• Data for this exercise:
━━━━━━
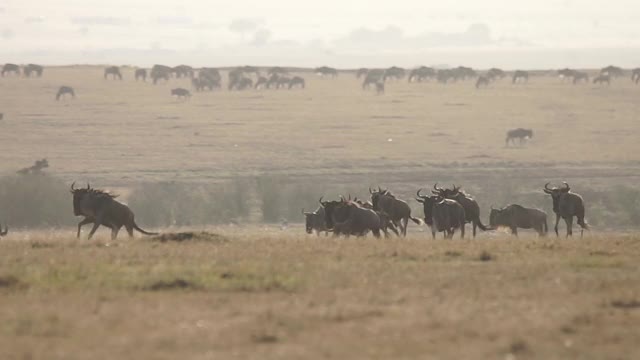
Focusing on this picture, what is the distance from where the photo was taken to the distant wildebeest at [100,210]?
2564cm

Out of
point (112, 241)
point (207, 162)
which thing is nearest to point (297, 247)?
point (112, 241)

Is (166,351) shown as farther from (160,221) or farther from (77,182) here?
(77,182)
━━━━━━
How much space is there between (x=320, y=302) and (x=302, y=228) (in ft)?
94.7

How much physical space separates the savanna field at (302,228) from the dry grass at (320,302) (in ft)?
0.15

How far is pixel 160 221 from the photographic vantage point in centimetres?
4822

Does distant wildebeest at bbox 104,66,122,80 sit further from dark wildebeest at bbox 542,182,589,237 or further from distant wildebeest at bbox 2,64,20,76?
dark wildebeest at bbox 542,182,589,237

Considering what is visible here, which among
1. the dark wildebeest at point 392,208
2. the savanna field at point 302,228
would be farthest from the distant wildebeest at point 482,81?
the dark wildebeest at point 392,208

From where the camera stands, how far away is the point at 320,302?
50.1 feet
━━━━━━
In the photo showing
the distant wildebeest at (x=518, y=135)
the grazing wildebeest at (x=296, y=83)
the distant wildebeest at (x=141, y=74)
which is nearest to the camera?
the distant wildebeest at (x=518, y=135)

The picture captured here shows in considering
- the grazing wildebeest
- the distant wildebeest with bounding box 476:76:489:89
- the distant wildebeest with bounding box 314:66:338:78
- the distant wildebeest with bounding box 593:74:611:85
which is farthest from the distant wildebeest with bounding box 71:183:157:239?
━━━━━━
• Given instruction: Count the lines above that contain the word "what", and reply with the number alone.

• Solved exercise: 2